*** Data records Section Begins ***

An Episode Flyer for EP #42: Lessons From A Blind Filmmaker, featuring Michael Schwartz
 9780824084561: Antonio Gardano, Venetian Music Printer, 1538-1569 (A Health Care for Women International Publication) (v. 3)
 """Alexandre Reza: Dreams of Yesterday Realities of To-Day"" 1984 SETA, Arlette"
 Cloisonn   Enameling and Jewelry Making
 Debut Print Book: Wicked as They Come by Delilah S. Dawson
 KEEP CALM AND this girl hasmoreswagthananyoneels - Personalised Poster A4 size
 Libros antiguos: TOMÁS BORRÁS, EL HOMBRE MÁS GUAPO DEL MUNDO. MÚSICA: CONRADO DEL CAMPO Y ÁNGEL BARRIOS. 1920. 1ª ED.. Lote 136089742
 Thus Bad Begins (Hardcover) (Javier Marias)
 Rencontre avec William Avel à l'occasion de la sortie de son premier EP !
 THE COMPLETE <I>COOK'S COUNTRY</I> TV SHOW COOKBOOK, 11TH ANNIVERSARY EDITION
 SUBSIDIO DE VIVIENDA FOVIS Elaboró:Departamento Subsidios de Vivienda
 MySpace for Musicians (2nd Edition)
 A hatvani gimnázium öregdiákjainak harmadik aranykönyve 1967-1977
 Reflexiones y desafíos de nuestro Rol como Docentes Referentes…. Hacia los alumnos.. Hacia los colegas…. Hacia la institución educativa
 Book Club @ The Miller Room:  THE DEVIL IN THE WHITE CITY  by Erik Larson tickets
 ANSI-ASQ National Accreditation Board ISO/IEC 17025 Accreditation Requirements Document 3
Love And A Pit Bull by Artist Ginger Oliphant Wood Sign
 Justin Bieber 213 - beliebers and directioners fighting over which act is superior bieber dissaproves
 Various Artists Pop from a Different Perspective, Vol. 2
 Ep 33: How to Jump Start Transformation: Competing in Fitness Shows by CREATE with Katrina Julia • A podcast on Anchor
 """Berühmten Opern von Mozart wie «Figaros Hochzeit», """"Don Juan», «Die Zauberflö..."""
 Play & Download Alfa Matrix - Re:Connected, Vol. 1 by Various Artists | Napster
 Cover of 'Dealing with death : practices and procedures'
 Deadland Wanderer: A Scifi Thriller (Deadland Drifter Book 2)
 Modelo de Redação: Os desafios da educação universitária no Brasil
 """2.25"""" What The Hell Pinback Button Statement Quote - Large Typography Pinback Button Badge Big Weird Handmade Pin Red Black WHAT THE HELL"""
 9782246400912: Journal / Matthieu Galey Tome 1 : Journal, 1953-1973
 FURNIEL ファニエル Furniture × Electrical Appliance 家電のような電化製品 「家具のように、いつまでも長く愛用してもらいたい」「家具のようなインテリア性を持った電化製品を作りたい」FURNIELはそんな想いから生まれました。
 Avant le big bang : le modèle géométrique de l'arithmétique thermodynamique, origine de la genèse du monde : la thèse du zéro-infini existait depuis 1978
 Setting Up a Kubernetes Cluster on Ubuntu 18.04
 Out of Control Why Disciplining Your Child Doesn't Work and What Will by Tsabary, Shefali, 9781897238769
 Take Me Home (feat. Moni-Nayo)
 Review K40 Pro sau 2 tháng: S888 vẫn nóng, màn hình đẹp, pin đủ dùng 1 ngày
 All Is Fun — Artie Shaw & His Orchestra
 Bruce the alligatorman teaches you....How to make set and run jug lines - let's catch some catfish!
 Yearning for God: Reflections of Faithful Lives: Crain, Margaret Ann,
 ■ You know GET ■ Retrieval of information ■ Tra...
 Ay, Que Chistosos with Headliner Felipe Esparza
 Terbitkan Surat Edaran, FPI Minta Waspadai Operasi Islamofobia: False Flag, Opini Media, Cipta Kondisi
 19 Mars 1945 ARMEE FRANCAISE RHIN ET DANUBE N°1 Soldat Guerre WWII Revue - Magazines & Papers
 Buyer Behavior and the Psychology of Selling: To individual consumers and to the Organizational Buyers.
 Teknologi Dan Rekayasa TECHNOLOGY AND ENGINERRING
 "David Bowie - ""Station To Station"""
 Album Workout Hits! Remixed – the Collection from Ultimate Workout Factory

*** Data records Section Ends ***

* Task details *
Quote the records above from their first line through the line containing "Debut Print Book: Wicked", both ends included.

* Written reply *
An Episode Flyer for EP #42: Lessons From A Blind Filmmaker, featuring Michael Schwartz
 9780824084561: Antonio Gardano, Venetian Music Printer, 1538-1569 (A Health Care for Women International Publication) (v. 3)
 """Alexandre Reza: Dreams of Yesterday Realities of To-Day"" 1984 SETA, Arlette"
 Cloisonn   Enameling and Jewelry Making
 Debut Print Book: Wicked as They Come by Delilah S. Dawson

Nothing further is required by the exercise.